● **Job 1**:
Collect every line of the entries below that contains the string "forest", and copy each one out in full.

● **Selected extract**:
Mikhail Gorbachev’s statement Sunday that the United States was dropping its longstanding opposition to Soviet participation in the Middle East peace process appears to be less than meets the eye.
The Soviet leader was almost kittenish in reporting at a joint news conference with President Bush in Helsinki, Finland, that Bush had agreed the Soviets have an important role to play in the Arab-Israeli conflict.
The concern this caused among some Israelis and supporters of Israel in the United States was heightened by a New York Times story Tuesday that not only had the United States reversed its policy, but it might drop its opposition to an international conference on the Arab-Israeli conflict.
But Bush administration officials were quick to provide reassurances that there had been no change in U.S. policy.
White House spokesman Marlin Fitzwater said the only agreement Bush and Gorbachev reached was that once the Persian Gulf crisis was resolved, they would ask their foreign ministers “to work with countries in the region and outside it to develop regional security structures and measures to promote peace and stability.”

● **Entries shown**:
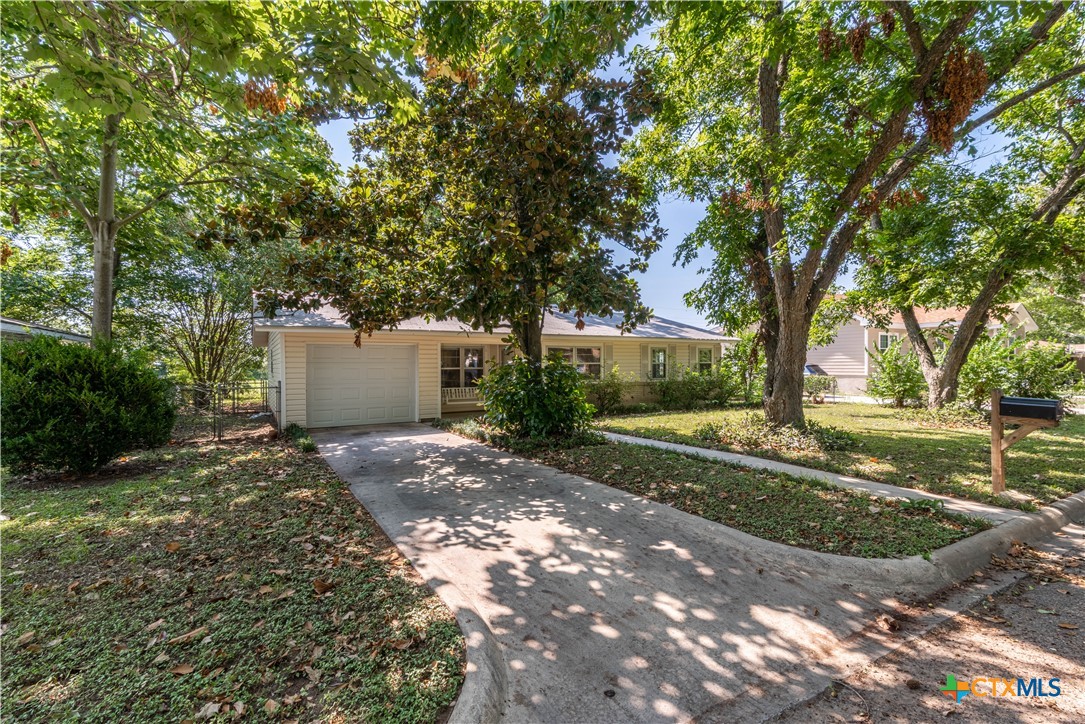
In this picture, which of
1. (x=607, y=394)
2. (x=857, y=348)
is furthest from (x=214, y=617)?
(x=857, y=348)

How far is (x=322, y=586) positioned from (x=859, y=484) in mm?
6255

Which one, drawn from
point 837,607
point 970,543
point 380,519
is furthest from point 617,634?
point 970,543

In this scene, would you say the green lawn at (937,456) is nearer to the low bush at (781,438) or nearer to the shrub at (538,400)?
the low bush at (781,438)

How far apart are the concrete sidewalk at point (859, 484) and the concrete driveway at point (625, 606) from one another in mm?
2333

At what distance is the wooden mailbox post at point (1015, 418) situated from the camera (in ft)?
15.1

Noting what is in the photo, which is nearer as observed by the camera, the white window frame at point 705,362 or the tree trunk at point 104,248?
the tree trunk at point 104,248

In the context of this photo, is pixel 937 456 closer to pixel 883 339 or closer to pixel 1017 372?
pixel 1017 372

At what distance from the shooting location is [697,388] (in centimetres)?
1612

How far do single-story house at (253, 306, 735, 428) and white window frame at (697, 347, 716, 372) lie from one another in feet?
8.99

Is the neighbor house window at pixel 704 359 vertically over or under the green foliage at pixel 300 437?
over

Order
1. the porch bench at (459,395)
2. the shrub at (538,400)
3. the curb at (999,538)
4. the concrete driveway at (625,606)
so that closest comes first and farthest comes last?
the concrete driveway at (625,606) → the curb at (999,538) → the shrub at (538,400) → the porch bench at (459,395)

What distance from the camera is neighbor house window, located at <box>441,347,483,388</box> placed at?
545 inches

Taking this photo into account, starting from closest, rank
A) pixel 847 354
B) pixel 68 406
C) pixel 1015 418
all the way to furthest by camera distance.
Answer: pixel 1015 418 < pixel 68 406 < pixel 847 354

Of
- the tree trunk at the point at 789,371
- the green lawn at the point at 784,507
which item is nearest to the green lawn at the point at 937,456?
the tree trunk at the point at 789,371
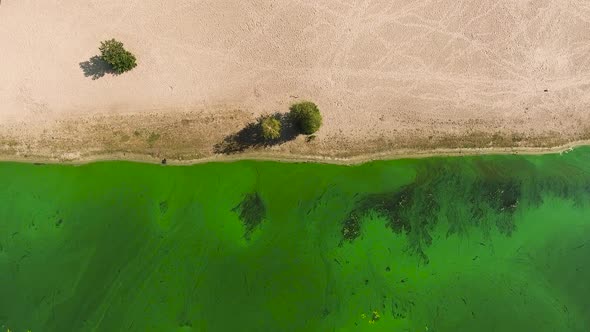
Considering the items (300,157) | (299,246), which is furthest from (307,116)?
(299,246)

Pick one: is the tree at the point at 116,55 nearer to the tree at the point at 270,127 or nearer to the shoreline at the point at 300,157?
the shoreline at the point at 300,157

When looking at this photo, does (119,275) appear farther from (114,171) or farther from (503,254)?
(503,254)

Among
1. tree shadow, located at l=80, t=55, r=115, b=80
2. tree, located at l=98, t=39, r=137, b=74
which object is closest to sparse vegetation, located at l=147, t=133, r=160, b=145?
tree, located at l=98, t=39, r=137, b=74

--

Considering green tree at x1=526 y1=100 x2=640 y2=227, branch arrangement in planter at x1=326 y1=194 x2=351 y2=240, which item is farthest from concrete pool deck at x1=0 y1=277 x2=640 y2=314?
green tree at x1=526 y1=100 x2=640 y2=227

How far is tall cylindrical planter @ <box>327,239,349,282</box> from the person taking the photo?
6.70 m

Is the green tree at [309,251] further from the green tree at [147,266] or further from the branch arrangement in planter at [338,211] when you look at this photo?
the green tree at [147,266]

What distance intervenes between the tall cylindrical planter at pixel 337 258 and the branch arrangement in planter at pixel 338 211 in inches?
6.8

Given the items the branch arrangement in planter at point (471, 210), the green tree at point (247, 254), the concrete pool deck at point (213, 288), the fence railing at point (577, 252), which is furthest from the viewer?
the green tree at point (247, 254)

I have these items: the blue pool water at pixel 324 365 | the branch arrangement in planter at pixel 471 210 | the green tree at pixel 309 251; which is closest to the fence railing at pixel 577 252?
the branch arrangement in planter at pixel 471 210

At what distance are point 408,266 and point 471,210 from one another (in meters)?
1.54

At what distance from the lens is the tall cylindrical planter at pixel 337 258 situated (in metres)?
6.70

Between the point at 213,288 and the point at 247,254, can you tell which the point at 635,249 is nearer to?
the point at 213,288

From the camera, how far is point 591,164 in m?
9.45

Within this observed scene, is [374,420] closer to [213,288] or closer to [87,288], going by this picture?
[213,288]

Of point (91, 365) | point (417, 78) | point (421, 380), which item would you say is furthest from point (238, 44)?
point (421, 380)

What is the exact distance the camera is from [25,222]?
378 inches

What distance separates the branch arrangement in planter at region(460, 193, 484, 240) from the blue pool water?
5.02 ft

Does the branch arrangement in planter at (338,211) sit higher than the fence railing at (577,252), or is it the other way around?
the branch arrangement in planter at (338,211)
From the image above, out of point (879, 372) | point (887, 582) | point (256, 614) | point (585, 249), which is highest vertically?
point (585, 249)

---

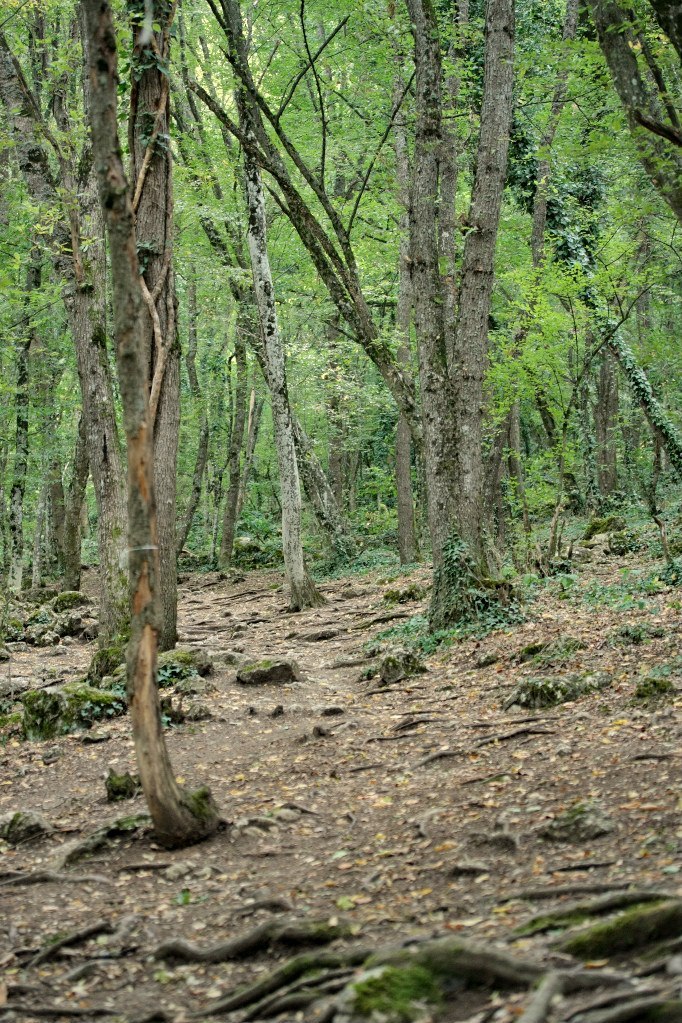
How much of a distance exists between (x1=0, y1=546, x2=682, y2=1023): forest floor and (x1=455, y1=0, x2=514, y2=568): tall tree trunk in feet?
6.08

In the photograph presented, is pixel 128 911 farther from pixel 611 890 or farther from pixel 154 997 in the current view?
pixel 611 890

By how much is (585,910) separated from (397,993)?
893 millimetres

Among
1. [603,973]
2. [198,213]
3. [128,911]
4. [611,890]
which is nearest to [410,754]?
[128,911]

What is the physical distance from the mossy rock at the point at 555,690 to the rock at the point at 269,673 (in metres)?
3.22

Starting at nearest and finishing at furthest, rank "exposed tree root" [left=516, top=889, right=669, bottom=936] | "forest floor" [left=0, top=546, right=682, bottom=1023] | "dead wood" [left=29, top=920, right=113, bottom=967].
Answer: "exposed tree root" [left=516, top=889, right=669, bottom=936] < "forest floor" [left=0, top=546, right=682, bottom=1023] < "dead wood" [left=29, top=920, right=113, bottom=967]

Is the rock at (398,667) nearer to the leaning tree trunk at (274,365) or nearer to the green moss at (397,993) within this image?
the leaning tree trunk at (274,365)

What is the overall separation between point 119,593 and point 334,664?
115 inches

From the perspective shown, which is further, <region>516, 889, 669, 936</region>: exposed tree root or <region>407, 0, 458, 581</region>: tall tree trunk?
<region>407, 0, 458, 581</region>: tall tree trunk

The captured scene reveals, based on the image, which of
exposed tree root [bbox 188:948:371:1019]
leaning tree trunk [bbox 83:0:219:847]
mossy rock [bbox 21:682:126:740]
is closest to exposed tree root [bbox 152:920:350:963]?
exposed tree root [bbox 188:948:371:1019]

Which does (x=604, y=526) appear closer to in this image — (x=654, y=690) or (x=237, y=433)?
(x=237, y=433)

● **Job 2**:
Answer these questions from the article on the Middle East peace process:
(a) In which city did Gorbachev and Bush hold their joint news conference?
(b) Which newspaper ran a story Tuesday suggesting the United States might drop its opposition to an international conference?
(c) Who was the White House spokesman quoted?

● **Written solution 1**:
How much of a distance exists between (x1=0, y1=546, x2=682, y2=1023): forest floor and (x1=455, y1=0, x2=514, y2=568): tall tree trunk in feet?
Starting at nearest and finishing at furthest, rank "exposed tree root" [left=516, top=889, right=669, bottom=936] | "forest floor" [left=0, top=546, right=682, bottom=1023] | "dead wood" [left=29, top=920, right=113, bottom=967].
Answer: "exposed tree root" [left=516, top=889, right=669, bottom=936] < "forest floor" [left=0, top=546, right=682, bottom=1023] < "dead wood" [left=29, top=920, right=113, bottom=967]

● **Written solution 2**:
(a) Helsinki, Finland
(b) The New York Times
(c) Marlin Fitzwater